Fido ist rastlos, ein Suchender. Schade, dass die Figur so flach bleibt; Fido mit den 'schwarzen Locken', 'blauen Augen', Iras große Liebe. Weiterhin finde ich den Lew -Strang am Besten, die neuen Eltern sind voll auf Linie, der Chauffeur indes jemand, in dem Lew einen Freund findet.
Im Verlauf der Geschichte hätte ich mir eine detailliertere Figurenzeichnung gewünscht, mehr Tiefgang. Ich denke, dass die Form das Problem ist, denn das Buch ist relativ kurz, die Konflikte zu schnell aufgelöst und die 3 Handlungsstränge m.E. zu wenig kryptisch, ich hätte mir mehr Wendungen gewünscht, an sich wäre jeder Strang auch ein eigenes Buch wert.
Mir gefiel die Lew - story am besten. Er ist Johns Vater & kann sich durch die Aufarbeitung seiner Vergangenheit seiner Rolle dann doch stellen.
Dass Ira Fido belogen hat, fand ich nicht so toll, und wieso Fido nie mehr nach Serbien fuhr, konnte ich nicht nachvollziehen. Toll, dass er aber nach Norddeutschland wollte.
Die Figuren, ausser Lew,blieben mir insgesamt zu blass, die Komposition zu vordergründig und zu wenig kryptisch; andererseits auch sicher gut für manche Leser, von der Autorin so an die Hand genommen zu werden. Sprachlich und stilistisch fand ich es solide.
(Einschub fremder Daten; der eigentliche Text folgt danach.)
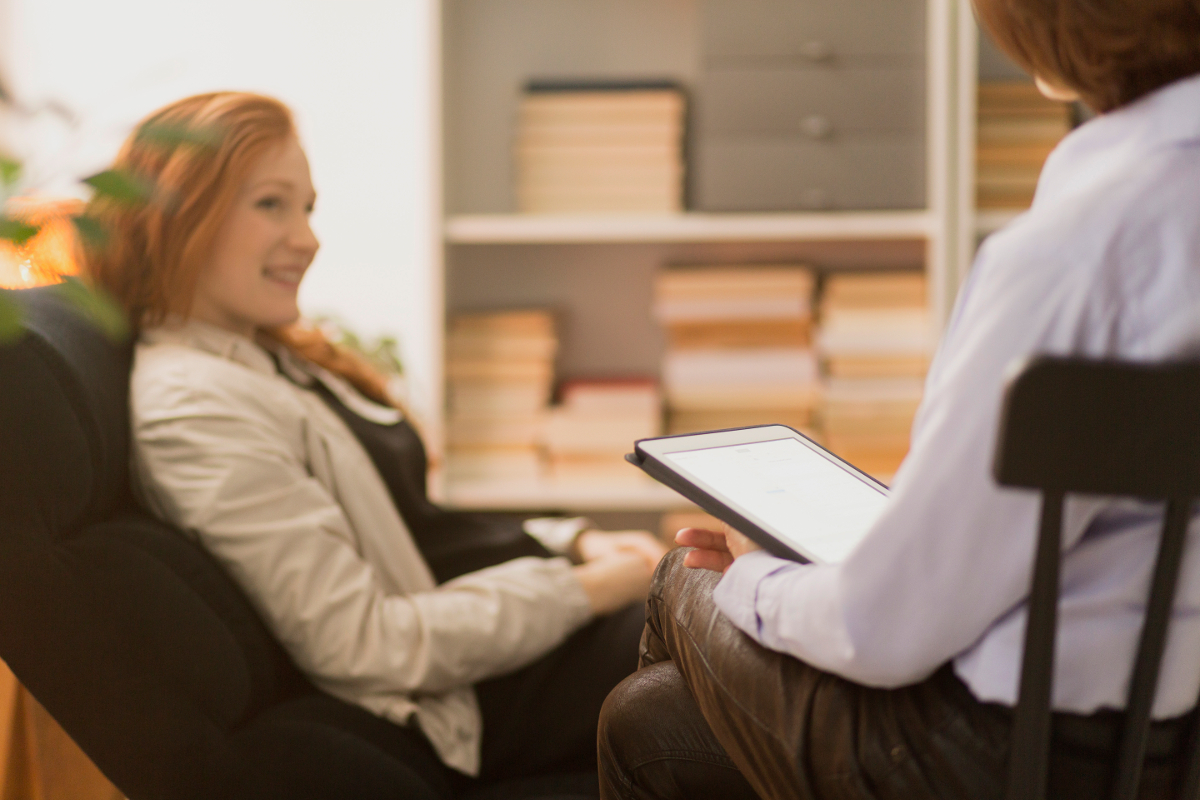 woman-during-psychotherapy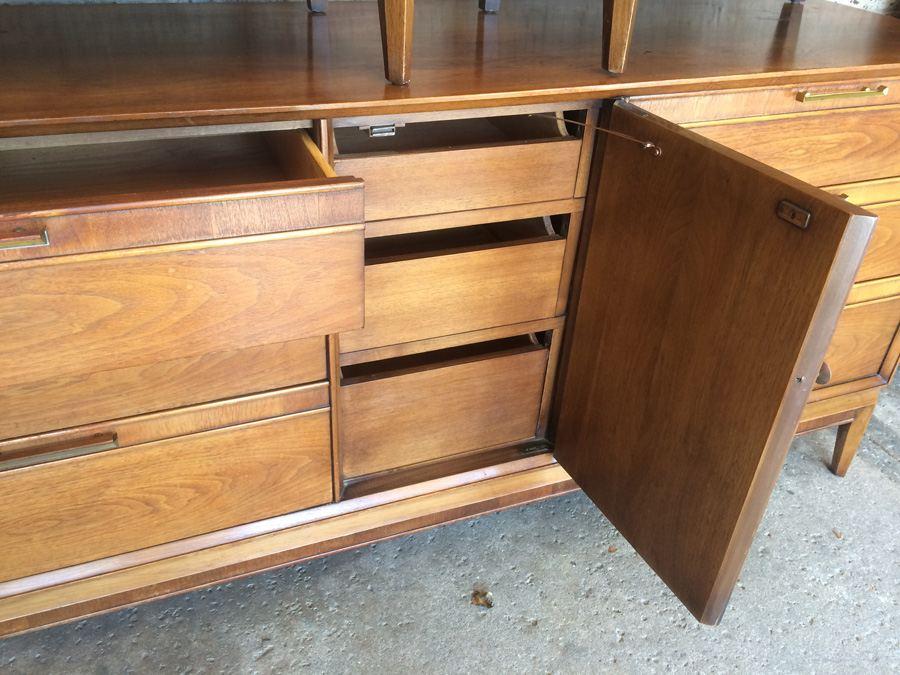 Drexel Mid Century Modern 4-Piece Bedroom Set - (2) Dressers ...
Das offene Ende passte gut, aber mir war die story zu konzise, ich hätte mir mehr Entfaltung gewünscht, denn ich habe das Gefühl, dass die Autorin ihr Potential nicht zu 100 Prozent ausgeschöpft hat. Toll fand ich aber das code - switching und die schwäbischen Einsprengsel.
Der Roman ist gekennzeichnet durch Zeitsprünge, stream of consciousness und eine nicht lineare Erzählweise, was ich per se klasse finde.
"Länger als sonst ist nicht für immer" fand ich vom Aufbau her aber leider etwas unausgewogen, da es eigentlich um drei Lebensgeschichten gehen sollte; die drei Erzählstränge sind für mein Empfinden jedoch unterschiedlich gut ausgearbeitet, sodaß mir der Roman nicht ganz 'rund' erschien.
Fazit:
"Länger als sonst ist nicht für immer" blieb leider hinter meinen Erwartungen zurück.
Pia Ziefles Erstling "Suna" steht aber schon auf meiner Wunschliste!